▶ _Questions_:
a - In the abstract on self-improving chatbots, what improvement in success rate does the small enterprise chatbot case show?
b - From the abstract on self-improving chatbots, output the passage that begins with "The potential of" and continues through "in one turn.".

▶ _Text excerpt_:
..............................

Abstract. We present a Reinforcement Learning (RL) model for self-improving chatbots, specifically targeting FAQ-type chatbots. The model is not aimed at building a dialog system from scratch, but to leverage data from user conversations to improve chatbot performance.

At the core of our approach is a score model, which is trained to score chatbot utterance-response tuples based on user feedback. The scores predicted by this model are used as rewards for the RL agent. Policy learning takes place offline, thanks to an user simulator which is fed with utterances from the FAQ-database.

Policy learning is implemented using a Deep Q-Network (DQN) agent with epsilon-greedy exploration, which is tailored to effectively include fallback answers for out-of-scope questions.

The potential of our approach is shown on a small case extracted from an enterprise chatbot. It shows an increase in performance from an initial 50% success rate to 75% in 20–30 training epochs.

Figure 4. RL Chatbot model architecture (Image by Author)

Related Work. Several research papers [C1, C2, C3, C4] have shown the effectiveness of a RL approach in developing dialog systems. Critical to this approach is the choice of a good reward model.

A typical reward model is the implementation of a penalty term for each dialog turn. However, such rewards only apply to task completion chatbots where the purpose of the agent is to satisfy user’s request in the shortest time, but it is not suitable for FAQ-type chatbots where the chatbot is expected to provide a good answer in one turn.

..............................

▶ _Data excerpts_:
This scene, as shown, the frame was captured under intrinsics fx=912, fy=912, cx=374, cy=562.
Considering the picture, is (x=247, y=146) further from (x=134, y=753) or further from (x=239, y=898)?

..............................

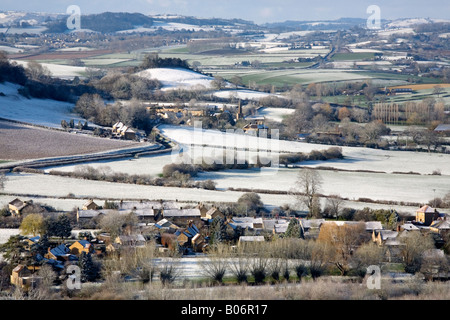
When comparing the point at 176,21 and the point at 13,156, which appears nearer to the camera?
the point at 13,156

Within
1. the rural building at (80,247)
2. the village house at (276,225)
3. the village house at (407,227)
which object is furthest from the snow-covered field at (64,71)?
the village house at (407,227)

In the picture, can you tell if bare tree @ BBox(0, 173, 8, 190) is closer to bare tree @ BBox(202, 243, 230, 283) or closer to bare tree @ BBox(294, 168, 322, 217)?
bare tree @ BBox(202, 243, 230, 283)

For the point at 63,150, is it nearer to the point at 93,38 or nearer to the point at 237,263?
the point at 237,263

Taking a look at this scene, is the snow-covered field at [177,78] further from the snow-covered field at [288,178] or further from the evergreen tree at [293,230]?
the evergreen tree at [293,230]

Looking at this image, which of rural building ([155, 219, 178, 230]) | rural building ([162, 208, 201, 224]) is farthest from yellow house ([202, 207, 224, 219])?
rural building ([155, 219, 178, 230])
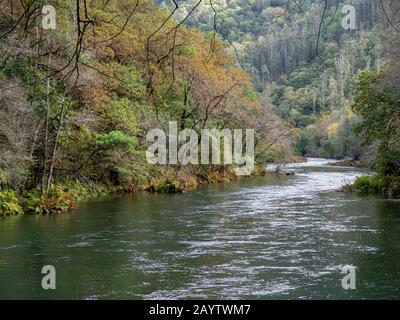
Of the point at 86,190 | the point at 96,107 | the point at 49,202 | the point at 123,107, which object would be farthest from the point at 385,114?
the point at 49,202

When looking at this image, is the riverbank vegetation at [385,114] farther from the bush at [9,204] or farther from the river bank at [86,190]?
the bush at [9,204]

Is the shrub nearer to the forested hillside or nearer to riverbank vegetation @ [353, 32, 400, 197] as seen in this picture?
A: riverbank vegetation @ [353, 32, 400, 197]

..............................

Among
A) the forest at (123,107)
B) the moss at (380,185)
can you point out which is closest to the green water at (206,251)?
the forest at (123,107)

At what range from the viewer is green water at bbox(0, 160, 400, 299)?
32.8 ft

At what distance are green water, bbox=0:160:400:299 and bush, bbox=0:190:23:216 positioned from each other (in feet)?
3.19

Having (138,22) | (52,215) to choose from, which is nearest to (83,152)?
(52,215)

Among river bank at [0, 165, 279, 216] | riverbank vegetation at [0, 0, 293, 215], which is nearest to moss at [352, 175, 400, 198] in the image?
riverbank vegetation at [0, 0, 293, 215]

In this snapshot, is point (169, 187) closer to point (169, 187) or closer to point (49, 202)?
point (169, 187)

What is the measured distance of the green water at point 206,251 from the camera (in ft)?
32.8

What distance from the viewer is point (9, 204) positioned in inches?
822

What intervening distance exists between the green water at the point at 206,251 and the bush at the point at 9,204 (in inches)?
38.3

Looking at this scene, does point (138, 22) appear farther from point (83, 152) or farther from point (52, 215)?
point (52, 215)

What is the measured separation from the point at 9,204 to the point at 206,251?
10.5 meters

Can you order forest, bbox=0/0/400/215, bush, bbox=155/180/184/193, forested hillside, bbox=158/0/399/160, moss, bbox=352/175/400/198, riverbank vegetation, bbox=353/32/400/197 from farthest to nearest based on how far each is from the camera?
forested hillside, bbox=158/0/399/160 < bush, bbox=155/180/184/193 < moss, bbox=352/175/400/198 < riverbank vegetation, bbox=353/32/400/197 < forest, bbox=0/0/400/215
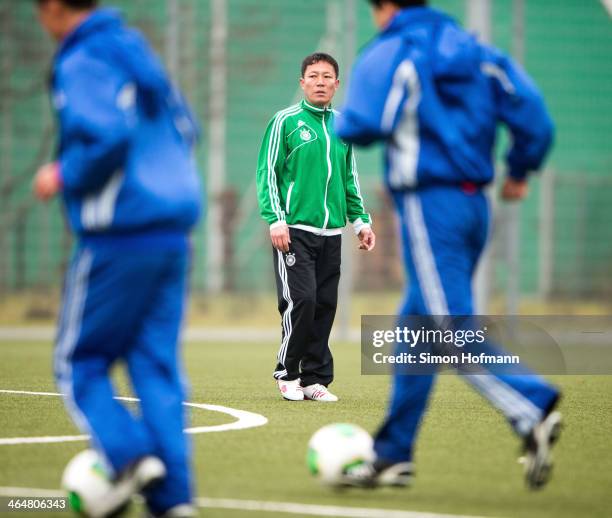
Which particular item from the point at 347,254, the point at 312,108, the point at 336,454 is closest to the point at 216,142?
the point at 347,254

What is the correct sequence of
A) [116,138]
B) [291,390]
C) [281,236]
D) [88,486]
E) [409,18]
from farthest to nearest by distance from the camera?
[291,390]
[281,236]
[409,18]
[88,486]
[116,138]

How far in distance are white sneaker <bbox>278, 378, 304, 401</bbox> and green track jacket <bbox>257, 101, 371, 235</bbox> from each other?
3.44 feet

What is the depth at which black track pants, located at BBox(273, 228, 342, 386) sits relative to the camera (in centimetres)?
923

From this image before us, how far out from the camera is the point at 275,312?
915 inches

..............................

▶ _Written answers_:
a - The success rate rises from an initial 50% to 75% in 20–30 training epochs.

b -
The potential of our approach is shown on a small case extracted from an enterprise chatbot. It shows an increase in performance from an initial 50% success rate to 75% in 20–30 training epochs.

Figure 4. RL Chatbot model architecture (Image by Author)

Related Work. Several research papers [C1, C2, C3, C4] have shown the effectiveness of a RL approach in developing dialog systems. Critical to this approach is the choice of a good reward model.

A typical reward model is the implementation of a penalty term for each dialog turn. However, such rewards only apply to task completion chatbots where the purpose of the agent is to satisfy user’s request in the shortest time, but it is not suitable for FAQ-type chatbots where the chatbot is expected to provide a good answer in one turn.